→ **WHAT IS NEEDED**: Turn the material below into a numbered list with one line per entry. Skip the blank lines and leave out the pictures.

→ **EXTRACTED INFORMATION**:
===============
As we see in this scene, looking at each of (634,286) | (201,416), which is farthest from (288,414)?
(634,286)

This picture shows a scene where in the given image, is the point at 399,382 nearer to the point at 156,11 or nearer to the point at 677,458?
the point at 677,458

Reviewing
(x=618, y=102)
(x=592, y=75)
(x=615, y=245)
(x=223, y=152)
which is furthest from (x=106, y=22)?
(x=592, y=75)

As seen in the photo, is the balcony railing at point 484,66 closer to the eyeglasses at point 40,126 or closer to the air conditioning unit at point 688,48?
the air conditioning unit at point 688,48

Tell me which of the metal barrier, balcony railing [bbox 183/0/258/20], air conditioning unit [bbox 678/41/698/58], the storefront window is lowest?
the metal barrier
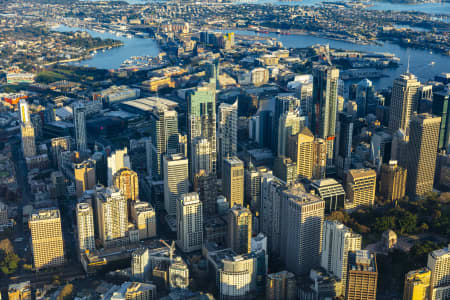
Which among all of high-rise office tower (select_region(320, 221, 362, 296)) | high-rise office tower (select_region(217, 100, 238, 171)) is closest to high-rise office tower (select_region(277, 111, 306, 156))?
high-rise office tower (select_region(217, 100, 238, 171))

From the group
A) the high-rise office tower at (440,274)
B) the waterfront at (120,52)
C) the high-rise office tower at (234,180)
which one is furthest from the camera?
the waterfront at (120,52)

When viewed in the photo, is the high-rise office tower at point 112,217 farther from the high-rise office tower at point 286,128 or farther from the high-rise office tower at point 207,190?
the high-rise office tower at point 286,128

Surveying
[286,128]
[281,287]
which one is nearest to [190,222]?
[281,287]

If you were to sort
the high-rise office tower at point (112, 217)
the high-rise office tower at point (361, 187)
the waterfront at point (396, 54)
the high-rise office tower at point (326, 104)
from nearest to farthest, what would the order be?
the high-rise office tower at point (112, 217)
the high-rise office tower at point (361, 187)
the high-rise office tower at point (326, 104)
the waterfront at point (396, 54)

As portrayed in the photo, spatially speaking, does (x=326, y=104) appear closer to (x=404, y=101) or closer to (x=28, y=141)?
===============
→ **WRITTEN RESPONSE**:
1. As we see in this scene, looking at each of (634,286) | (201,416), which is farthest from (288,414)?
2. (634,286)
3. This picture shows a scene where in the given image, is the point at 399,382 nearer to the point at 156,11 or nearer to the point at 677,458?
4. the point at 677,458
5. Reviewing
6. (x=618, y=102)
7. (x=592, y=75)
8. (x=615, y=245)
9. (x=223, y=152)
10. which is furthest from (x=106, y=22)?
11. (x=592, y=75)
12. As seen in the photo, is the balcony railing at point 484,66 closer to the eyeglasses at point 40,126 or closer to the air conditioning unit at point 688,48?
13. the air conditioning unit at point 688,48
14. Tell me which of the metal barrier, balcony railing [bbox 183/0/258/20], air conditioning unit [bbox 678/41/698/58], the storefront window is lowest?
15. the metal barrier
16. Which among all of high-rise office tower (select_region(320, 221, 362, 296)) | high-rise office tower (select_region(217, 100, 238, 171)) is closest to high-rise office tower (select_region(277, 111, 306, 156))?
17. high-rise office tower (select_region(217, 100, 238, 171))
18. From the group
19. A) the high-rise office tower at (440,274)
20. B) the waterfront at (120,52)
21. C) the high-rise office tower at (234,180)
22. which one is furthest from the camera?
23. the waterfront at (120,52)
24. When viewed in the photo, is the high-rise office tower at point 112,217 farther from the high-rise office tower at point 286,128 or farther from the high-rise office tower at point 207,190?
25. the high-rise office tower at point 286,128
26. Surveying
27. [286,128]
28. [281,287]
29. which one is nearest to [190,222]?
30. [281,287]
31. If you were to sort
32. the high-rise office tower at point (112, 217)
33. the high-rise office tower at point (361, 187)
34. the waterfront at point (396, 54)
35. the high-rise office tower at point (326, 104)
36. from nearest to farthest, what would the order be?
37. the high-rise office tower at point (112, 217)
38. the high-rise office tower at point (361, 187)
39. the high-rise office tower at point (326, 104)
40. the waterfront at point (396, 54)
41. As portrayed in the photo, spatially speaking, does (x=326, y=104) appear closer to (x=404, y=101) or closer to (x=28, y=141)?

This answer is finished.